=== TO DO ===
Each entry that follows must be output without any deviation.

[Items listed in a dataset]

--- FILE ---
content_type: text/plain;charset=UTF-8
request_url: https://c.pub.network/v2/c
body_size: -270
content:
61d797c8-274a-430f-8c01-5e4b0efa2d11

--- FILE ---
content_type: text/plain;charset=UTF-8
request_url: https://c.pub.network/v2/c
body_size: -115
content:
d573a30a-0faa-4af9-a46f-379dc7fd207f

=== ANSWER BOX ===
--- FILE ---
content_type: text/plain;charset=UTF-8
request_url: https://c.pub.network/v2/c
body_size: -270
content:
61d797c8-274a-430f-8c01-5e4b0efa2d11

--- FILE ---
content_type: text/plain;charset=UTF-8
request_url: https://c.pub.network/v2/c
body_size: -115
content:
d573a30a-0faa-4af9-a46f-379dc7fd207f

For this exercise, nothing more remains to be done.